December 4, 2014 at 11:15 pm

CMSS Colloquium: ‘Current Status of Environmentally Friendly Red Light-Emitting Diodes Using Europium-Doped Gallium Nitride’, Dec. 4

Yasufumi Fujiwara

Yasufumi Fujiwara

The Condensed Matter & Surface Sciences Colloquium Series presents Yasufumi Fujiwara on “Current status of environmentally-friendly red light-emitting diodes using europium-doped gallium nitride” on Thursday, Dec. 4, at 4:10 p.m. in Walter Lecture Hall 245.
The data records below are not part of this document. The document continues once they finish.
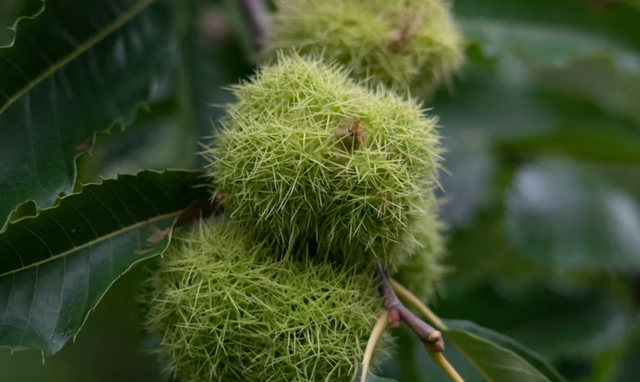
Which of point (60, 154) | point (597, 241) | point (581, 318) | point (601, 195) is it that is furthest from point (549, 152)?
point (60, 154)

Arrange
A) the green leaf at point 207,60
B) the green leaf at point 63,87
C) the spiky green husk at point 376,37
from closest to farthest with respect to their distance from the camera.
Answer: the green leaf at point 63,87 → the spiky green husk at point 376,37 → the green leaf at point 207,60

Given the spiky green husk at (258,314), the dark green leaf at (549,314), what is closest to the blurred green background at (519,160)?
the dark green leaf at (549,314)

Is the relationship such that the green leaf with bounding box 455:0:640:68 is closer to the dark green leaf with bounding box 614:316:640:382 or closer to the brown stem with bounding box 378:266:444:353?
the dark green leaf with bounding box 614:316:640:382

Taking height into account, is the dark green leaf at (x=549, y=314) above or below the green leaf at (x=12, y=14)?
below

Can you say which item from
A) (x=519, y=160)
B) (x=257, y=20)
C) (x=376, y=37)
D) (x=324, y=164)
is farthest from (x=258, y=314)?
(x=519, y=160)

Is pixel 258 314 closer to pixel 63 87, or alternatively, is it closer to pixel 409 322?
pixel 409 322

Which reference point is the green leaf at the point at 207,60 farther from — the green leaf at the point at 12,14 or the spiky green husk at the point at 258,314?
the spiky green husk at the point at 258,314

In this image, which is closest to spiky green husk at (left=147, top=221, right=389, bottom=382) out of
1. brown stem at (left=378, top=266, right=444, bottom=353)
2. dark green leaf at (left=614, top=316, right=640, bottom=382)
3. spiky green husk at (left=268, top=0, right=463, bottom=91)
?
brown stem at (left=378, top=266, right=444, bottom=353)
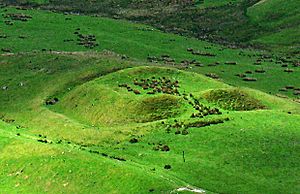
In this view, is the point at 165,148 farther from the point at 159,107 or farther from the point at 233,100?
the point at 233,100

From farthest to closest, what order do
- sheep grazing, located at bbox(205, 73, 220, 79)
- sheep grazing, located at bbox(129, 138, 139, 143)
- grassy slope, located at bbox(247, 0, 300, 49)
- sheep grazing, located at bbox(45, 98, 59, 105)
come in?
grassy slope, located at bbox(247, 0, 300, 49) < sheep grazing, located at bbox(205, 73, 220, 79) < sheep grazing, located at bbox(45, 98, 59, 105) < sheep grazing, located at bbox(129, 138, 139, 143)

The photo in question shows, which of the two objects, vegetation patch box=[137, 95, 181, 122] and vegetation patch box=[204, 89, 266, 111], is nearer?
vegetation patch box=[137, 95, 181, 122]

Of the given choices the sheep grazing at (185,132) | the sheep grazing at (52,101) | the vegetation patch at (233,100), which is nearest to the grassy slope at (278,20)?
the vegetation patch at (233,100)

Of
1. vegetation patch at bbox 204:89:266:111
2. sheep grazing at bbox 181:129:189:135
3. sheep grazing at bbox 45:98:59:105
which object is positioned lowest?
sheep grazing at bbox 45:98:59:105

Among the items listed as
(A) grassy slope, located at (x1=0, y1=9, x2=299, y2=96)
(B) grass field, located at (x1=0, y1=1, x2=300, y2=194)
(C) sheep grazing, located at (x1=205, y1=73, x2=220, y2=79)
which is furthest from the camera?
(A) grassy slope, located at (x1=0, y1=9, x2=299, y2=96)

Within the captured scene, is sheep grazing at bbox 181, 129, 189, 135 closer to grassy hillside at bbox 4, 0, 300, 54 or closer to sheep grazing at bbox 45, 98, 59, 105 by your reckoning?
sheep grazing at bbox 45, 98, 59, 105

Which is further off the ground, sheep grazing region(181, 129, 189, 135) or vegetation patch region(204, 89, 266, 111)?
vegetation patch region(204, 89, 266, 111)

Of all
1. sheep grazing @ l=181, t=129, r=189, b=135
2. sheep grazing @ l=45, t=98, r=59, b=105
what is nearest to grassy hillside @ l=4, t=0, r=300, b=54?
sheep grazing @ l=45, t=98, r=59, b=105
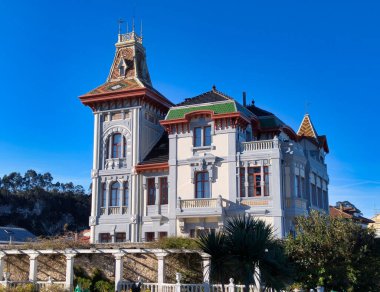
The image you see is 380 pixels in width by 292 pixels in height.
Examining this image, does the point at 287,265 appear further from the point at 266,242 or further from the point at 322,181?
the point at 322,181

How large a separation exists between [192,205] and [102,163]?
26.4ft

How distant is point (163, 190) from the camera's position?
3488 cm

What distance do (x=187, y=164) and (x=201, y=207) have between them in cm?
319

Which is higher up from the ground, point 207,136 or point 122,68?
point 122,68

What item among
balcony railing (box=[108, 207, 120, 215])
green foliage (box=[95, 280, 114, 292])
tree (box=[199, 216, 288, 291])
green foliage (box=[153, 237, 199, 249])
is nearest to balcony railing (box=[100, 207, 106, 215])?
balcony railing (box=[108, 207, 120, 215])

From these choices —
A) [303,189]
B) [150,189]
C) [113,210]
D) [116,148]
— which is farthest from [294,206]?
[116,148]

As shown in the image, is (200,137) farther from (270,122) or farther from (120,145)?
(120,145)

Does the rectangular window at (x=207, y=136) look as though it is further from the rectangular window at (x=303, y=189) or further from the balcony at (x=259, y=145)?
the rectangular window at (x=303, y=189)

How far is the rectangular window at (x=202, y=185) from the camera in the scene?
3278cm

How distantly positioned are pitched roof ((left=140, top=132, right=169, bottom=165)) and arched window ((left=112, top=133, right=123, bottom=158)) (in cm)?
208

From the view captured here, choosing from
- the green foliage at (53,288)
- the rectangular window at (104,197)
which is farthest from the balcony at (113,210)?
the green foliage at (53,288)

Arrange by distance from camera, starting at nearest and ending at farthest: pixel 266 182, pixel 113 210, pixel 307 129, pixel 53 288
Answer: pixel 53 288 < pixel 266 182 < pixel 113 210 < pixel 307 129

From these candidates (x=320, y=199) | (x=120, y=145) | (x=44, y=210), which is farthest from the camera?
(x=44, y=210)

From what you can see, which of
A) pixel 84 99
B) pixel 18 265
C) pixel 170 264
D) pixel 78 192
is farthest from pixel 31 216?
pixel 170 264
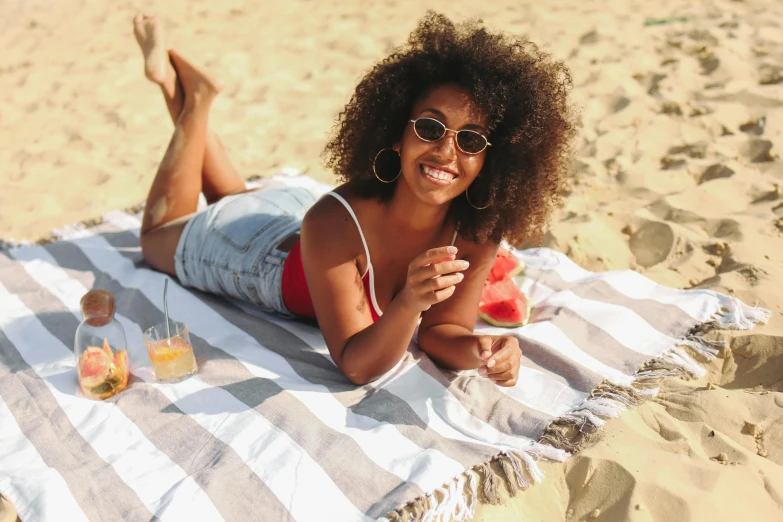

Abstract: Energy harvesting, saving, and storage are technologies essential in realizing a sustainable society. The use of light-emitting diodes (LEDs) as a semiconductor light source is one of the key components of energy saving. Various types of LEDs have been developed and used as indicator lamps in many devices, and are being increasingly used in displays and general lighting. An InxGa1-xN/GaN multiple quantum well, grown on sapphire, is used as an active layer in blue and green LEDs, and an AlxGayIn1-x-yP layer, grown on GaAs, is used in red LEDs. If a GaN-based red-light emitter can be developed, small nitride-based monolithic high-resolution optical devices that comprise red, green, and blue GaN-based LEDs can be realized for full-color displays and/or lighting technology.

Eu-doped GaN has been identified as a promising red emitter because it has excellent luminescence properties in the red spectral region resulting from the specific optical properties of rare-earth (RE) materials, such as a sharp, intense, and temperature-independent emission peak due to the intra-4f shell transitions of trivalent europium (Eu3+) ions. We have investigated the atomically controlled doping of RE atoms into III-V semiconductors by organometallic vapor phase epitaxy (OMVPE) and developed novel devices with the luminescent and magnetic properties of RE ions. In this study, we have succeeded in growing Eu-doped GaN layers with high crystalline quality, and have demonstrated the first low-voltage current-injected red emission from LEDs with Eu-doped GaN.

The main emission line with a half width of less than 1 nm was observed at 621 nm in the LED, which can be assigned to the 5D0–7F2 transition of Eu3+ ions. Red color corresponding to a wavelength of 621 nm has never been reported for conventional Eu-doped phosphors. Notably, no band-edge or defect luminescence was observed under the bias conditions, indicating that the Eu luminescence is caused by an ultrafast energy transfer from the GaN host to the Eu3+ ions. By optimizing growth conditions and device structures, the light output power has been increasing steadily in recent years. For example, the atmospheric pressure growth of Eu-doped GaN markedly enhanced the Eu intensity. This was because of the increased number of optically active Eu centers, and the efficient energy transfer due to the reduced number of non-radiative processes in the GaN host. The LED’s light output power also increased monotonically with the thickness of the Eu-doped GaN layer. At present, the maximum light output power of our LED is sub-mW at an injected current of 20 mA, which is the highest value ever reported. In the talk, current status of the red LEDs and some strategies for more improvement of the light output power would be reviewed.